- _WHAT NEEDS TO BE DONE_
An identical transcription of the records is required.

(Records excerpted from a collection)
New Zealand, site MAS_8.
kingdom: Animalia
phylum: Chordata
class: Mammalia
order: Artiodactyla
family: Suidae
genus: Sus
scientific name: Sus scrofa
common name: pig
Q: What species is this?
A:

- _EXERCISE ANSWER_
New Zealand, site MAS_8.
kingdom: Animalia
phylum: Chordata
class: Mammalia
order: Artiodactyla
family: Suidae
genus: Sus
scientific name: Sus scrofa
common name: pig
Q: What species is this?
A:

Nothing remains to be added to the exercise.